■ **Detalhes do problema**:
Dê sequência ao trecho sobre a noção de patrimônio cultural, começando logo depois da última frase dele.

■ **Trecho fornecido**:
------------------------------------------------------------------------

Para falar sobre patrimônio é preciso inicialmente qualificá-lo. O significado da palavra é amplo, mas aqui não se trata de patrimônio em geral e sim de seu sentido específico como patrimônio cultural. Nas suas origens, o termo se apresenta associado à noção de patrimônio histórico e artístico, conforme definiu no Brasil, seu instrumento legal fundador, o Decreto-lei n. 25 de 1937. Nesta época, o que estava em consideração eram bens culturais que, por sua excepcionalidade ou por sua monumentalidade, se destacavam do mundo corrente. Correspondiam às primeiras ações institucionais visando identificar testemunhos do passado associados à noção de identidade, então entendida como identidade nacional.

Essa perspectiva persistiu até os anos de 1960, inícios da década de 1970, quando o sentido de bens de valor excepcional dá lugar a uma visão mais ampla, dirigida às manifestações representativas em lugar das ocorrências excepcionais. Buscava-se então recolher amostragens de bens capazes de dar testemunho da trajetória histórica de várias regiões e culturas nas suas diferenças e particularidades, fruto de sucessivas etapas de desenvolvimento, decorrentes da ação de grupos sociais ou étnicos que, não obstante os vínculos comuns, projetariam sobre o território distintas formas de manifestação cultural. É quando começa a se afirmar o sentido de diversidade cultural em oposição a uma identidade única. É o momento do reconhecimento de modalidades de arquitetura até então repelidas, compreendendo as manifestações da chamada arquitetura eclética. O repertório de bens culturais passa então a se desdobrar em distintos tipos, correspondentes a vários aspectos da trajetória histórica do final do século 19 e no transcurso do século 20: o patrimônio industrial, o patrimônio ferroviário, o patrimônio da imigração, o patrimônio natural e assim por diante. Até mesmo a arquitetura moderna passa a ser objeto de consideração no campo da preservação de bens culturais.

------------------------------------------------------------------------

■ **Itens de um conjunto de dados**:
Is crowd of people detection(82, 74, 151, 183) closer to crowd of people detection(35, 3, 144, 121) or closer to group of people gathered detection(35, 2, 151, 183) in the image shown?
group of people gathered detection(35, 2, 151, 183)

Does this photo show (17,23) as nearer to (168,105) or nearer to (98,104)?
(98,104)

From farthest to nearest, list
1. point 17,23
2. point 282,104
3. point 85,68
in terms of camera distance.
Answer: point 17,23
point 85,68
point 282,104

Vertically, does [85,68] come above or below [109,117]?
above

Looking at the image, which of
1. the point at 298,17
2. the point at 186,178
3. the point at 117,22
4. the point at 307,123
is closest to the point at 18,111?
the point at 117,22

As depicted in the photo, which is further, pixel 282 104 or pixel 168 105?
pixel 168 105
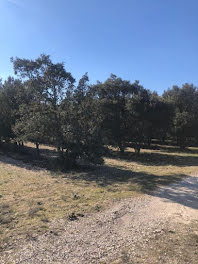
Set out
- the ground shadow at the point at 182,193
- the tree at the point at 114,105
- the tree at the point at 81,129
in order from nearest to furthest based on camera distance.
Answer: the ground shadow at the point at 182,193, the tree at the point at 81,129, the tree at the point at 114,105

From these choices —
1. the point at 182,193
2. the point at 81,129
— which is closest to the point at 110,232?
the point at 182,193

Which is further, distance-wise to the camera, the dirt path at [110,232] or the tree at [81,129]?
the tree at [81,129]

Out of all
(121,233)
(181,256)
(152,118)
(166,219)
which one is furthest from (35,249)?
(152,118)

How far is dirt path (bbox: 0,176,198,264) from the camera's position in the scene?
5051mm

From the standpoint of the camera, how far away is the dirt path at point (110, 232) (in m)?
5.05

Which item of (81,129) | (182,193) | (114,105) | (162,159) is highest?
(114,105)

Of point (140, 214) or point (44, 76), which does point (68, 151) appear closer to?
point (44, 76)

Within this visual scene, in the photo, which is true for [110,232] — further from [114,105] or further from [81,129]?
[114,105]

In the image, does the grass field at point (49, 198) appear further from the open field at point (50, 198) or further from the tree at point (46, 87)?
the tree at point (46, 87)

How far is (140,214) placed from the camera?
763 cm

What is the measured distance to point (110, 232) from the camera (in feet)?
20.6

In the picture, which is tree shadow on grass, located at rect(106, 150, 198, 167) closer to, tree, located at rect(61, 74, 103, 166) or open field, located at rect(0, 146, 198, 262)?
tree, located at rect(61, 74, 103, 166)

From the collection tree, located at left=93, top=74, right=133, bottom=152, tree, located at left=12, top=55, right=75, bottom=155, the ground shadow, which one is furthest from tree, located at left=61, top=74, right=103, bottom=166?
tree, located at left=93, top=74, right=133, bottom=152

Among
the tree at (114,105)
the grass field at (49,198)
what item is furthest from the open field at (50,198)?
the tree at (114,105)
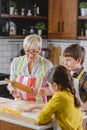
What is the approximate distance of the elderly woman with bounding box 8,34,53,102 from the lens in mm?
3141

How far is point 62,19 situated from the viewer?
5043mm

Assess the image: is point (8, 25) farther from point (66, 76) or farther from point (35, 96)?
point (66, 76)

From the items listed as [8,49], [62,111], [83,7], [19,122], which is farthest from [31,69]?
[8,49]

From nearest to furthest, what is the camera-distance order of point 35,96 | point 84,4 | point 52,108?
1. point 52,108
2. point 35,96
3. point 84,4

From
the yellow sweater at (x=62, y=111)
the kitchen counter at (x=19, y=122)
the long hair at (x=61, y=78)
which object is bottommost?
the kitchen counter at (x=19, y=122)

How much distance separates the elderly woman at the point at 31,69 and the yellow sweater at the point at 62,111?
866 mm

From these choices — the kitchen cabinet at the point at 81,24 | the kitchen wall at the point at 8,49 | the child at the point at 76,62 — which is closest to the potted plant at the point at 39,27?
the kitchen wall at the point at 8,49

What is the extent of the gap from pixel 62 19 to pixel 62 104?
296 cm

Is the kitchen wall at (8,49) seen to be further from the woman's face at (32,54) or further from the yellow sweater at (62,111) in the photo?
the yellow sweater at (62,111)

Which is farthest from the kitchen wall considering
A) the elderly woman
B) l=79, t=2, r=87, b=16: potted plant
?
the elderly woman

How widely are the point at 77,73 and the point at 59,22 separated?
2519mm

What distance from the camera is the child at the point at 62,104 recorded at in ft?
7.34

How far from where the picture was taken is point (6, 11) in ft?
15.9

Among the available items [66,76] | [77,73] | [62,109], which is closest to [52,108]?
[62,109]
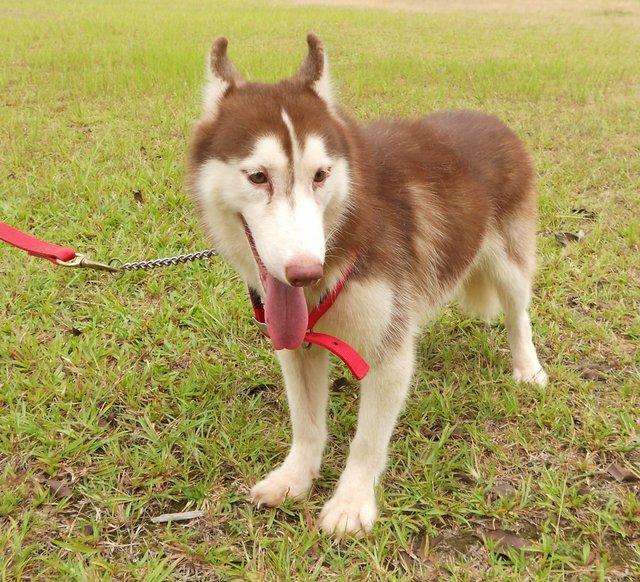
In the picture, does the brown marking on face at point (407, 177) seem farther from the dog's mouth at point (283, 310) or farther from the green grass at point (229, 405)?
the green grass at point (229, 405)

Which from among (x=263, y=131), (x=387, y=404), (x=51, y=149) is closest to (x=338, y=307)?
(x=387, y=404)

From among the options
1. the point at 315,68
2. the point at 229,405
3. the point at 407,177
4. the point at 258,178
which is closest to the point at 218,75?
the point at 315,68

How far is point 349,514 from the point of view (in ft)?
7.83

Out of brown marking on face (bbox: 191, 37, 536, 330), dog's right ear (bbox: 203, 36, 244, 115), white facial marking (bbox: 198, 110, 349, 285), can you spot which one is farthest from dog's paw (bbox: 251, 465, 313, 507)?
dog's right ear (bbox: 203, 36, 244, 115)

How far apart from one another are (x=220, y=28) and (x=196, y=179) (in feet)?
38.1

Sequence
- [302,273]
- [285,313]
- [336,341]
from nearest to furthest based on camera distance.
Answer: [302,273] < [285,313] < [336,341]

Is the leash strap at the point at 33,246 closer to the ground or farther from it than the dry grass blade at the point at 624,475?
farther from it

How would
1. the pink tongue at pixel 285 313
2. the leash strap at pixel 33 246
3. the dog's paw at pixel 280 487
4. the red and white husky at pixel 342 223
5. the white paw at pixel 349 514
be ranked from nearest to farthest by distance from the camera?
the red and white husky at pixel 342 223, the pink tongue at pixel 285 313, the white paw at pixel 349 514, the dog's paw at pixel 280 487, the leash strap at pixel 33 246

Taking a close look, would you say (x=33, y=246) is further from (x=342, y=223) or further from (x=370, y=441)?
(x=370, y=441)

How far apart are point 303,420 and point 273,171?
44.1 inches

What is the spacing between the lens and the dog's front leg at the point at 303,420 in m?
2.56

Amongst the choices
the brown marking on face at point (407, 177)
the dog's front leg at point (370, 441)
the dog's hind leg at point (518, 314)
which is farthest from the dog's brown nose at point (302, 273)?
the dog's hind leg at point (518, 314)

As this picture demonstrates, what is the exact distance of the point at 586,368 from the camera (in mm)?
3303

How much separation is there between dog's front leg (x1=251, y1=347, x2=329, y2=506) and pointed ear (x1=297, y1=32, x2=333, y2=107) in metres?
1.04
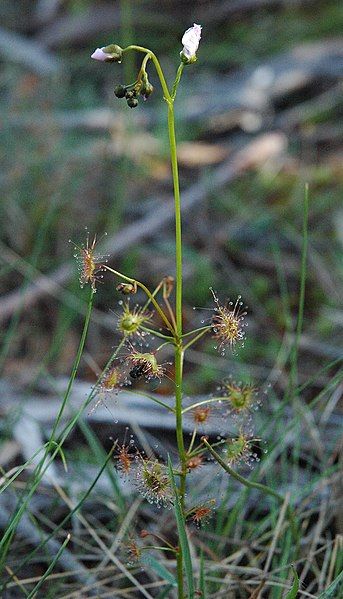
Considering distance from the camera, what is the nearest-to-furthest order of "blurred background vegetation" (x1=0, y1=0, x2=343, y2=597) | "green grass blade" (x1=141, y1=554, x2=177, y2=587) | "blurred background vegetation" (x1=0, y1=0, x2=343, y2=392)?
"green grass blade" (x1=141, y1=554, x2=177, y2=587), "blurred background vegetation" (x1=0, y1=0, x2=343, y2=597), "blurred background vegetation" (x1=0, y1=0, x2=343, y2=392)

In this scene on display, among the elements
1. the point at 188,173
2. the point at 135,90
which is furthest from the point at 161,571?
the point at 188,173

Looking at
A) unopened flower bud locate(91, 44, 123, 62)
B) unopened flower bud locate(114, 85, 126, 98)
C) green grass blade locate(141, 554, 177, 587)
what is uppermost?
unopened flower bud locate(91, 44, 123, 62)

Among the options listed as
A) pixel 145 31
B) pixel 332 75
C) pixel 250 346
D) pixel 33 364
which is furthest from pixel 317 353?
pixel 145 31

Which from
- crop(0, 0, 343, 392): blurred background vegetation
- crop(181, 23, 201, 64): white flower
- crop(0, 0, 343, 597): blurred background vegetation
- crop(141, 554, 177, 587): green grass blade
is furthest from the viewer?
crop(0, 0, 343, 392): blurred background vegetation

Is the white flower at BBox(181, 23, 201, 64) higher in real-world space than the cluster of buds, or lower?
higher

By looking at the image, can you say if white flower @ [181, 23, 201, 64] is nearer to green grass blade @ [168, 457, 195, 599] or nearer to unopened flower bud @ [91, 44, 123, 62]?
unopened flower bud @ [91, 44, 123, 62]

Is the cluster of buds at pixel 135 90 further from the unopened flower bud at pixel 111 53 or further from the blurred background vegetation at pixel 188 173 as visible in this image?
the blurred background vegetation at pixel 188 173

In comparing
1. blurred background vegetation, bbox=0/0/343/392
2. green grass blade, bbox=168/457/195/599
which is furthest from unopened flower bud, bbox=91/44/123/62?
blurred background vegetation, bbox=0/0/343/392

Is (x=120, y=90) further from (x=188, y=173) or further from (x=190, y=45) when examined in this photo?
(x=188, y=173)
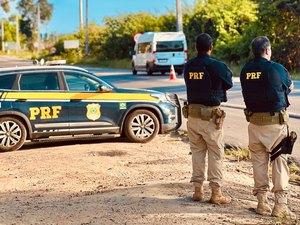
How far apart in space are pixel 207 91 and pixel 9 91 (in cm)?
503

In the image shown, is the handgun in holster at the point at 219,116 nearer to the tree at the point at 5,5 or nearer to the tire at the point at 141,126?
the tire at the point at 141,126

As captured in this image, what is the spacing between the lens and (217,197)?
6.05 m

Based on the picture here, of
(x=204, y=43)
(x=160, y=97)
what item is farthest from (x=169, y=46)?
(x=204, y=43)

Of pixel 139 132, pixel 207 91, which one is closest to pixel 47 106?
pixel 139 132

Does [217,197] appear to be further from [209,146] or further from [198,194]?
[209,146]

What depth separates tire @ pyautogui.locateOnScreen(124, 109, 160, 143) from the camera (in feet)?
35.3

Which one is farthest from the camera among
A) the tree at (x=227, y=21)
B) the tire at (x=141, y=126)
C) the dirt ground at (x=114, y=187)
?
the tree at (x=227, y=21)

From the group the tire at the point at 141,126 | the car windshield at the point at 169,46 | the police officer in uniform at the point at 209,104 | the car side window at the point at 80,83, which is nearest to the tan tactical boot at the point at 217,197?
the police officer in uniform at the point at 209,104

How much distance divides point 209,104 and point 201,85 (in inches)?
8.4

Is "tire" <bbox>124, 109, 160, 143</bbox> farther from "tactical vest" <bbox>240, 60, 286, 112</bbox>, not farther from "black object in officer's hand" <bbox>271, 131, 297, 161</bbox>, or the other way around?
"black object in officer's hand" <bbox>271, 131, 297, 161</bbox>

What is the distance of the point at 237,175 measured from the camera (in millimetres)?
7789

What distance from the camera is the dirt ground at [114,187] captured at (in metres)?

------------------------------------------------------------------------

■ **Resposta do exercício**:
A expansão do sentido de patrimônio prossegue e se difunde junto à sociedade. Toma corpo a ideia de um patrimônio ambiental urbano (1). Uma noção de difícil caracterização, uma vez que não se trata apenas de objetos de valor excepcional ou representativo, mas de manifestações de identidade local, que incluem até mesmo valores afetivos, os quais, por sua vez, dependem do reconhecimento das comunidades de determinados territórios urbanos, nem sempre fáceis de estabelecer. Nesse processo, há também uma expansão do sentido da memória, das várias modalidades de memória e do próprio caráter controverso da memória, incluindo noções antagônicas de memória (2). Seja como for, na atualidade o sentido de patrimônio cultural alcançou uma notável expansão.

Aceita esta condição, não é mais possível limitar o patrimônio cultural, ou circunscrevê-lo a ocorrências isoladas, dispersas no território. Para ilustrar meu argumento, vou tomar o exemplo de uma experiência recente na Faculdade de Arquitetura e Urbanismo da Universidade Presbiteriana Mackenzie ― FAU Mackenzie.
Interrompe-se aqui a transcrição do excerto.